[PATCH] drm/atomic: Perform blocking commits on workqueue

Fri Oct 13 14:04:02 UTC 2023

Hi

On Fri, Oct 13, 2023 at 5:41 AM Daniel Vetter <daniel at ffwll.ch> wrote:
> > I mean we're not talking about scientific computing, or code
> > compilation, or seti at home. We're talking about nearly the equivalent
> > of `while (1) __asm__ ("nop");`
>
> I don't think anyone said this shouldn't be fixed or improved.

Yea but we apparently disagree that it would be an improvement to stop
discrediting user space for driver problems.
You see, to me, there are two problems 1) The behavior itself is not
nice and should be fixed 2) The blame/accounting/attribution for a
driver problem is getting directed to user space. I think both issues
should be fixed. One brought the other issue to light, but both
problems, in my mind, are legitimate and should be addressed. You
think fixing the second problem is some tactic to paper over the first
problem. Christian thinks the second problem isn't a problem at all
but the correct design.  So none of us are completely aligned and I
don't see anyone changing their mind anytime soon.

> What I'm saying is that the atomic ioctl is not going to make guarantees
> that it will not take up to much cpu time (for some extremely vague value
> of "too much") to the point that userspace can configure it's compositor
> in a way that it _will_ get killed if we _ever_ violate this rule.
yea I find that strange, all kernel tasks have a certain implied
baseline responsibility to be good citizens to the system.
And how user space is configured seems nearly immaterial.

But we're talking in circles.

> Fixing the worst offenders I don't think will see any pushback at all.
Yea we all agree fixing this one busy loop is a problem but we don't
agree on where the cpu time blame should go.

> > But *this* feels like duct tape: You've already said there's no
> > guarantee the problem won't also happen during preliminary computation
> > during non-blocking commits or via other drm entry points. So it
> > really does seem like a fix that won't age well. I won't be surprised
> > if in ~3 years (or whatever) in some RHEL release there's a customer
> > bug leading to the real-time thread getting blocklisted for obscure
> > server display hardware because it's causing the session to tank on a
> > production machine.
>
> Yes the atomic ioctl makes no guarantees across drivers and hw platforms
> of guaranteed "we will never violate, you can kill your compositor if you
> do" cpu bound limits. We'll try to not suck too badly, and we'll try to
> focus on fixing the suck where it upsets the people the most.
>
> But there is fundamentally no hard real time guarantee in atomic. At least
> not with the current uapi.

So in your mind mutter should get out of the real-time thread business entirely?

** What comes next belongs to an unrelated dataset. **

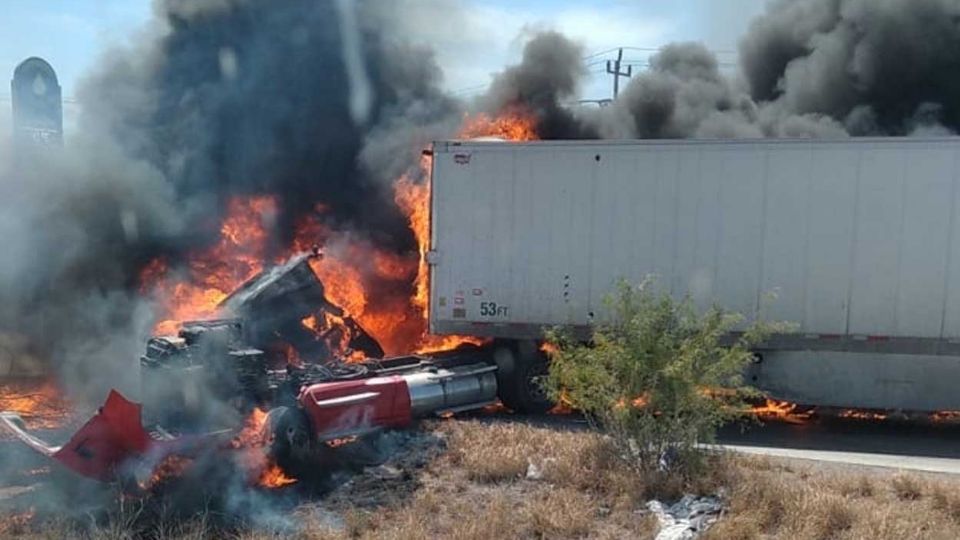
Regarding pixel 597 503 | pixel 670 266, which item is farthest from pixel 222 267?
pixel 597 503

> The problem isn't about wasting cpu time. It's about you having set up the
> system in a way so that mutter gets killed if we ever waste too much cpu
> time, ever.

mutter is not set up in a way to kill itself if the driver wastes too
much cpu time,
ever. mutter is set up in a way to kill itself if it, itself, wastes
too much cpu time, ever.
The fact that the kernel is killing it when a kernel driver is wasting
cpu time is the
bug that led to the patch in the first place!

> The latter is flat out not a guarantee the kernel currently makes, and I
> see no practical feasible way to make that happen. And pretending we do
> make this guarantee will just result in frustrated users filling bugs that
> they desktop session died and developers closing them as "too hard to
> fix".

I think all three of us agree busy loops are not nice (though maybe we
aren't completely aligned on severity). And I'll certainly concede
that fixing all the busy loops can be hard. Some of the cpu-bound code
paths may even be doing legitimate computation.  I still assert that
if the uapi calls into driver code that might potentially be doing
something slow where it can't sleep, it should be doing it on a
workqueue or thread. That seems orthogonal to fixing all the places
where the drivers aren't acting nicely.

> Maybe as a bit more useful outcome of this entire discussion: Could you
> sign up to write a documentation patch for the atomic ioctl that adds a
> paragraph stating extremely clearly that this ioctl does not make hard
> real time guarantees, but only best effort soft realtime, and even then
> priority of the effort is focused entirely on the !ALLOW_MODESET case,
> because that is the one users care about the most.

I don't think I'm the best positioned to write such documentation. I
still think what the kernel is doing is wrong here and I don't even
fully grok what you mean by best effort.

--Ray